Marie smiles. "I've heard Ebb and Flow a few times. The different languages are marvelous." And nearabout made her hearts stop. "However did you come up with that?"
Marina blushes. "I spoke it at home."
Interesting; she doesn't mention it by name, or give any details. "I don't recognize it," she lies, "but I'm not good with languages. That's all Callie. Anything that might help me recognize it?"
Marina blushes. "Everyone had to wear the same uniform, all the time," she says; when she looks at Pearl, Pearl rolls her eyes at that. "Complete with goggles; mine broke, at the concert, and it's felt strange ever since, not wearing them, but it was like I could—I knew what was going on, I could be free for the first time ever. And I used to wear seaweed in my tentacles—"
"You never told me that part," Pearl says, shuddering.

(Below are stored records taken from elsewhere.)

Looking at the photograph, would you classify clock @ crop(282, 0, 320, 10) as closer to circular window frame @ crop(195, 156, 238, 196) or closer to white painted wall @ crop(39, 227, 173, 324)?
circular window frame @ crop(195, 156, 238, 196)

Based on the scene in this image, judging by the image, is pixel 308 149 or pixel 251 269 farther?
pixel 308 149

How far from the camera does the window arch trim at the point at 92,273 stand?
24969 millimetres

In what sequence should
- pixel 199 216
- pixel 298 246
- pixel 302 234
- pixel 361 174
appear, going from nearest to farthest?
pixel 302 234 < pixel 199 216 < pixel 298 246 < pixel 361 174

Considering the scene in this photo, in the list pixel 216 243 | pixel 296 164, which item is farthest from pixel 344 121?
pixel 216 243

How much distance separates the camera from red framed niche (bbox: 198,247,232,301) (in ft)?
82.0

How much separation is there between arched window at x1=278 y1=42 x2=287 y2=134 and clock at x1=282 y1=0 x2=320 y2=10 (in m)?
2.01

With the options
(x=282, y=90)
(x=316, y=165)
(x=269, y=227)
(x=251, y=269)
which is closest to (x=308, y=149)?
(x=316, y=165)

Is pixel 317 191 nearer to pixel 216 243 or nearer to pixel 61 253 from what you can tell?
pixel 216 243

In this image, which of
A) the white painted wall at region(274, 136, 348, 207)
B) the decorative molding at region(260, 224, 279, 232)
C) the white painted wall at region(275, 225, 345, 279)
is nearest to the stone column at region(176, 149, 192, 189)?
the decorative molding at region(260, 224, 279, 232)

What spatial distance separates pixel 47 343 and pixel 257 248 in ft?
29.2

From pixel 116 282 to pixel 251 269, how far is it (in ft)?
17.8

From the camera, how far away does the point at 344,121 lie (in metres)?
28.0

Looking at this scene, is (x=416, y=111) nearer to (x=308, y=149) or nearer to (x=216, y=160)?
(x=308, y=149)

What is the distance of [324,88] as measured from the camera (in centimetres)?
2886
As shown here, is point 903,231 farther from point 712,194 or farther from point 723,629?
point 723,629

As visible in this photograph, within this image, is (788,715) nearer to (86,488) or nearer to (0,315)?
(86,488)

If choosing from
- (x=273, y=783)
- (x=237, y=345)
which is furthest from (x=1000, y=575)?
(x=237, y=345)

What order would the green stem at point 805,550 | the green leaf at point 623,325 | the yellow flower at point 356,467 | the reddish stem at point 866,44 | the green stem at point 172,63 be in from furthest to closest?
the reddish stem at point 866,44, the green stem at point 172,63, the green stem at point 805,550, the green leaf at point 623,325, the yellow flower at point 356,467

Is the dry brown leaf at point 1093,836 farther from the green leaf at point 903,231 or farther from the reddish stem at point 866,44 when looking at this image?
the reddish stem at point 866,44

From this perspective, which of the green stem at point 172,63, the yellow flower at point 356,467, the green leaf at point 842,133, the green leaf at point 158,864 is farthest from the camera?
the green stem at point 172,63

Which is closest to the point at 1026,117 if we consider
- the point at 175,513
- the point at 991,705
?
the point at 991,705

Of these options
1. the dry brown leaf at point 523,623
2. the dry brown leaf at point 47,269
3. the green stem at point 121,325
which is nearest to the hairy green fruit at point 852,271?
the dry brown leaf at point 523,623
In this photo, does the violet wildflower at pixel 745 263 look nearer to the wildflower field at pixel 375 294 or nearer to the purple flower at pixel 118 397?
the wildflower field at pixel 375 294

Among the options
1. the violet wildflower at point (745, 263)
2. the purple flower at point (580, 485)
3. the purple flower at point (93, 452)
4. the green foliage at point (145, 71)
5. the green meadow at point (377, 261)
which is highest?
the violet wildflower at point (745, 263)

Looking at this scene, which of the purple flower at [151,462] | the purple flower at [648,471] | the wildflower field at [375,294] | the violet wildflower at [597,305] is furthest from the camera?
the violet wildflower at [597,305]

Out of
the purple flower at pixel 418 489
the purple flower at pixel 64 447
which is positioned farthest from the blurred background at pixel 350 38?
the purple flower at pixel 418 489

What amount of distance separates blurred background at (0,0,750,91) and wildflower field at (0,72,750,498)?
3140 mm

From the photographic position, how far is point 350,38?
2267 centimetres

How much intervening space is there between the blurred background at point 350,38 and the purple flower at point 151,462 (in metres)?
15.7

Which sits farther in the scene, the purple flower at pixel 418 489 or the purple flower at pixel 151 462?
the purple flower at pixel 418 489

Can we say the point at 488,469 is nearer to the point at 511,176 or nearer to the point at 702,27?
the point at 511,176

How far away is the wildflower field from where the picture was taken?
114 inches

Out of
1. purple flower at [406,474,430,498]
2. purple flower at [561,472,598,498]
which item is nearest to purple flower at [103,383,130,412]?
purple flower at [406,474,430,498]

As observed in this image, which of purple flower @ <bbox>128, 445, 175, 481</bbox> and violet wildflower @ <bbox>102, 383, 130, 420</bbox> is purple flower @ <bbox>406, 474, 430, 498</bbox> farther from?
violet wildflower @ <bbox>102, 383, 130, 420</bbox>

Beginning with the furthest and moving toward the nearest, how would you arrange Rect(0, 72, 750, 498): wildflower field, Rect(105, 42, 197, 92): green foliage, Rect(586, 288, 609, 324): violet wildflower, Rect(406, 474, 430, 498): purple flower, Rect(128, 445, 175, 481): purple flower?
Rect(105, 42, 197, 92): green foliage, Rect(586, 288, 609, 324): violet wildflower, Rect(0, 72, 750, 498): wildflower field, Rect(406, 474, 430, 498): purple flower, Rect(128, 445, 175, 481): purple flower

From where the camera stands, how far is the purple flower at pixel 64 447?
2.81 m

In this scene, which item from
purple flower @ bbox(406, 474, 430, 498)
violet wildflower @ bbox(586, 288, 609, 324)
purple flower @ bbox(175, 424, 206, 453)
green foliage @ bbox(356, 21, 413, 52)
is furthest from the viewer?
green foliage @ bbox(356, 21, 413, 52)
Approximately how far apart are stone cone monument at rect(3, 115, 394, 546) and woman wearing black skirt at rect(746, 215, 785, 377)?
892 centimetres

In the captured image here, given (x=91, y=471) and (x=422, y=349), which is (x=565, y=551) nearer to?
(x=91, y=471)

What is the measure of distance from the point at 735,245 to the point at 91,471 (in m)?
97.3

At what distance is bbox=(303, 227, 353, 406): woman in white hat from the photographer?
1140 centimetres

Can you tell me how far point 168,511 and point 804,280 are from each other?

"They told me it meant I was special and important," Marina says; she fiddles with her short tentacle again. "All it really meant was I did what I was told without fuss. That the goggles worked well."
That's twice she's mentioned goggles.
The broken pair hung in the back of Marie's closet, waiting for her to do something with them.
From the sounds of it, she needs to examine them—or get them to Sheldon—soon.
But she can't ask any more now without being suspicious, so she returns to her pizza and lets Callie steer the conversation back to music. If they need to, they can track down the octoling for another talk. Later.